As I write this, there are digital outages across the country affecting millions of people and a ton of businesses, because Rogers, one of the big three telecom companies in Canada, is down. This means not just that people who have Rogers as a cell phone carrier can’t get online or make calls or send texts, but that entire chains of businesses who use Rogers service also can’t use their PIN pads to process purchases.

This has prompted many businesses to post hastily-written notices on their doors that they can only do cash transactions.

But here’s the thing: With our still being in the midst of a pandemic where for months at a time many businesses weren’t taking cash, so I (and many others) got used to not having any on me, what if I don’t have cash? My wife and daughter are headed out to visit family for a couple of days, and when they were grabbing lunch on the road, because the chain they went to was one of the many who use Rogers and thus couldn’t process payments by credit or debit cards, my wife had to scrounge in the car to find the change needed to get themselves a couple of hamburgers.

I had some bills on me so drove out and met them and gave them what I could because we don’t know what businesses this may affect on their drive or when it will be resolved.

And there’s part of the problem: When will this be resolved? For the last ten hours as of this writing, all connectivity of one of the biggest companies in the country is simply gone. That doesn’t sound like an easy fix to me. It’s not like a trainee accidentally leaned on a big, red button that caused this and someone just needs to reset a breaker on the electrical panel. It’s a fundamental flaw somewhere so deep in one of their most primary systems that it going sideways has stopped everything that the company does.

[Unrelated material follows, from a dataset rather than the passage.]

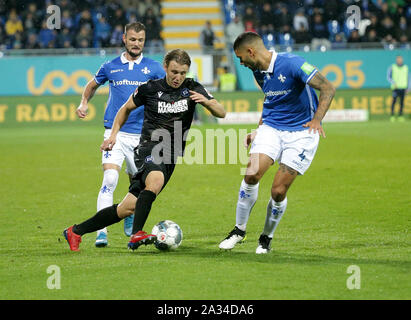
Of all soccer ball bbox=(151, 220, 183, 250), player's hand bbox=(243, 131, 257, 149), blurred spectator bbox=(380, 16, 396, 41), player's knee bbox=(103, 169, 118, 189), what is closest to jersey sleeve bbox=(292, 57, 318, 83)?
player's hand bbox=(243, 131, 257, 149)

So what happens if this rolls into a matter of not just hours but days? Weeks? Months? I’d assume that wouldn’t happen, but Rogers has been around for decades and surely has a highly complex interconnected business. If there’s something that’s gone so wrong that every service of theirs has failed, it may be a lengthy recovery process to get anything–let alone everything–back to operating at full capacity again.

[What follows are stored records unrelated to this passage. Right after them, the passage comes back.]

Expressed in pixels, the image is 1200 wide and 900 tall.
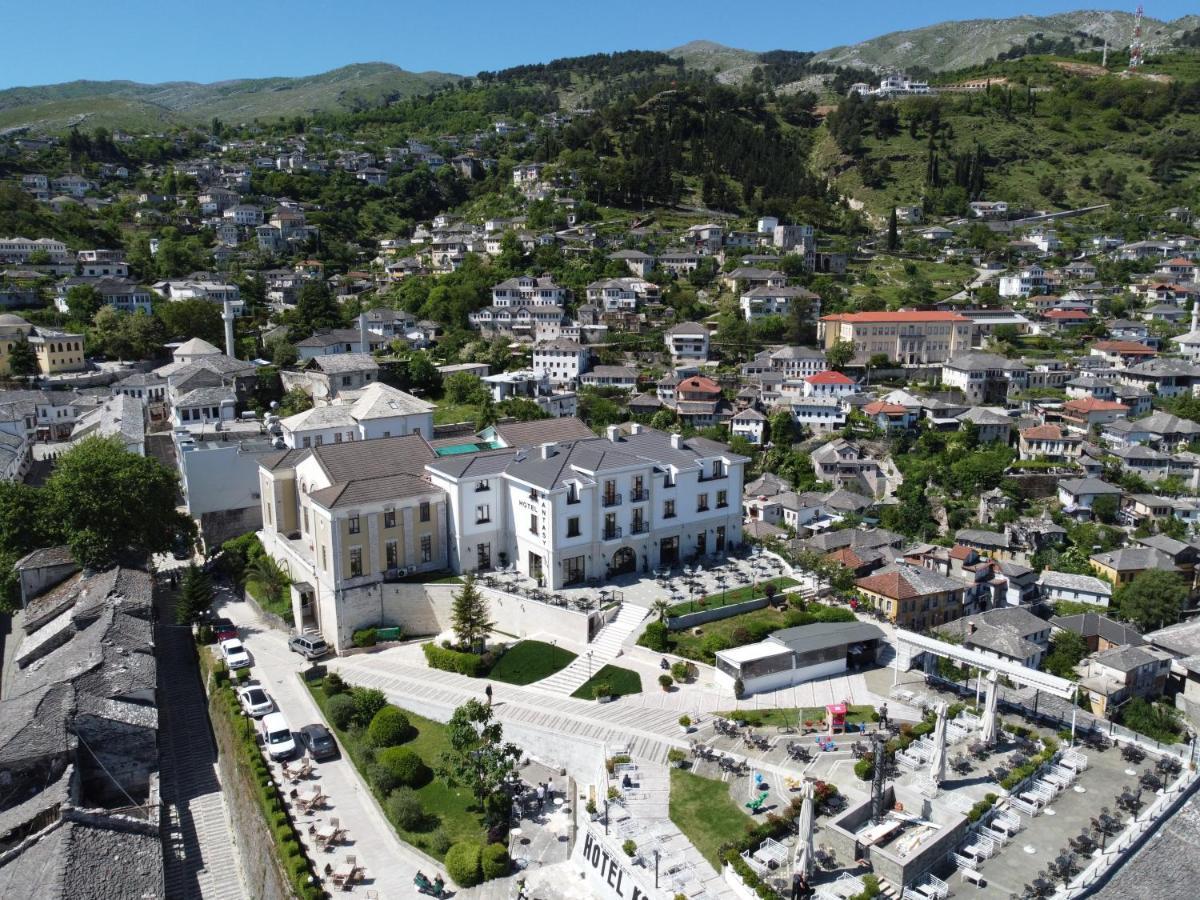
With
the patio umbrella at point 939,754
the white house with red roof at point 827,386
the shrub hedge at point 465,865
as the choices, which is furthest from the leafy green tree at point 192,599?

And meanwhile, what do customers do, along with those businesses that have Rogers as a part of their operation? Only dealing in cash works in the short-term for those who have it. But companies may not have enough money on-site to keep doing that for days or weeks, given how many businesses rely on digital monetary transactions these days and thus only having an appropriately tweaked amount of liquid cash on hand to operate with (including where I work; I may start my shift in a couple of hours to find out that we’re only doing cash purchases for now).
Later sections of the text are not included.